Die Sonne scheint, kühler Wind weht von Meer herüber über meine erhitzte Haut.

Ich liege entspannt am Strand von Ibiza, einen Cocktail in meiner Hand, auf meinem Bauch schlummert die Liebe meines Lebens.

Alles ist gut -- es ist einfach perfekt hier zu sein!

Während ich mir eine Zigarette anzünde und genüsslich den aromatischen Rauch tief in meine Lungen einatme, gehen meine Gedanken zurück ... zurück in eine andere Zeit, damals, nach Deutschland, als ich noch Schwester Katja war. Eine graue Maus, geprägt von Pflichterfüllung und dem Druck, welcher mir von früher Kindheit an auferlegt wurde.

Zufrieden lasse ich einen weiteren Schluck „Grand Margarita" in meinen Rachen rinnen, ich genieße den Geschmack von Tequila und Früchten.

Ich war nicht immer so glücklich.

***

Mein Vater hatte die Familie verlassen, als ich meine ersten Tage im Kindergarten verbrachte, meine Schwester war noch ein Baby. Dem Druck nicht standhaltend, für die Familie allein sorgen zu müssen, verfiel meine ohnehin schon labile Mutter innerhalb weniger Monate dem Alkohol und nur wenige Jahre später, nachdem ich in der Grundschule Fuß gefasst hatte, war es offensichtlich, dass diese bedauernswerte Frau ein nicht zu verachtendes Suchtproblem hatte.
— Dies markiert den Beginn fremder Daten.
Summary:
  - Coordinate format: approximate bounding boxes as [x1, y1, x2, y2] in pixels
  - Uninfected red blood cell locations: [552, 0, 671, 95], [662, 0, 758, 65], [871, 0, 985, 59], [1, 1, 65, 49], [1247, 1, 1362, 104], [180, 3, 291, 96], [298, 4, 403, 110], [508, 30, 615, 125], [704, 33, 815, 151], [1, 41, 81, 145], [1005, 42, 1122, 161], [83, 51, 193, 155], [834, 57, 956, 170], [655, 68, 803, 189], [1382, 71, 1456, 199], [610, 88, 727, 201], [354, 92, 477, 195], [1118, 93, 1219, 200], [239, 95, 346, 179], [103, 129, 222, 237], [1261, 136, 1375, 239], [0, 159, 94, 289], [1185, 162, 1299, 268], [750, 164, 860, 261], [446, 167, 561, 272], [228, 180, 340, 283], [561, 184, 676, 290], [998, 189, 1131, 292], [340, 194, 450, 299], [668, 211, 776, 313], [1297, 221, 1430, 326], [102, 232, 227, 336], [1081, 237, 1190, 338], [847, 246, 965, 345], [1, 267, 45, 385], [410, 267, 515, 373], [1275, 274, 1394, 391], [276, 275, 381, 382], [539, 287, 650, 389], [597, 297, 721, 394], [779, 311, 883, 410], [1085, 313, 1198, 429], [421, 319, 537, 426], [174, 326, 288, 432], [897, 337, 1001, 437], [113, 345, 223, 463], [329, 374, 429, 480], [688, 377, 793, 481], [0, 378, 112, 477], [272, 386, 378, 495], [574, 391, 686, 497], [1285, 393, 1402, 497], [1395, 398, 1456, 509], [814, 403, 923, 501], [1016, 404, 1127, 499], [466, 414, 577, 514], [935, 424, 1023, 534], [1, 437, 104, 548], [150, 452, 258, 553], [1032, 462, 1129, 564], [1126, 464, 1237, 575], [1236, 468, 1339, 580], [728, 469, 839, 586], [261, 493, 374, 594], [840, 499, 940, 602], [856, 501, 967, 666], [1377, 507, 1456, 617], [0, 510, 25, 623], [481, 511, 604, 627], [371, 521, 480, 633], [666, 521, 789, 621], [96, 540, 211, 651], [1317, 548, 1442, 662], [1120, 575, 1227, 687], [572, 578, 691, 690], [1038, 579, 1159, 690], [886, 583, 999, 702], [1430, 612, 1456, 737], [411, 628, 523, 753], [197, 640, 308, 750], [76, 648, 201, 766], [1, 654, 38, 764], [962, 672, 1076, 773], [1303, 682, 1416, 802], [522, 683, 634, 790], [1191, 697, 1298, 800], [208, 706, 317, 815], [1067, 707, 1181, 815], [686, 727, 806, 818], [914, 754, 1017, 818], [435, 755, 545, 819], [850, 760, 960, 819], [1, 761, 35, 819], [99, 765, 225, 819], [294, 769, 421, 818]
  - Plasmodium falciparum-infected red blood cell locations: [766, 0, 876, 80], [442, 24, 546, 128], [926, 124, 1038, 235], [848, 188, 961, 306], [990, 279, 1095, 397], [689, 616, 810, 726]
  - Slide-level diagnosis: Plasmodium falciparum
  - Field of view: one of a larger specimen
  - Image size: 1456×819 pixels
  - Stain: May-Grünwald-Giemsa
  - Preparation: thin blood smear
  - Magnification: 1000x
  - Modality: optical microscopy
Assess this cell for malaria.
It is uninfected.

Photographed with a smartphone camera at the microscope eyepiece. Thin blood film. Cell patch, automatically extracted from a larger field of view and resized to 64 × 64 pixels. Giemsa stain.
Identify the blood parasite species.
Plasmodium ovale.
Ich kann mich an kaum eine Zeit erinnern, in welcher wir zu Hause nicht über unzählige leere Bier-, Schnaps und Weinflaschen, eine volltrunkene Mutter oder deren Saufkumpane gestolpert sind. Das einzige Zimmer, das von dieser Katastrophe halbwegs verschont blieb war jenes, in dem ich mit meiner kleinen Schwester lebte.

Nadja, mein Stern, mein Sonnenschein, mein Leben, mein ganzer Halt!

Ich umsorgte die kleine Maus so gut ich es vermochte. Früh lernte ich einzukaufen, zu kochen, zu waschen, zu putzen, um diesem Küken das Leben halbwegs erträglich zu gestalten.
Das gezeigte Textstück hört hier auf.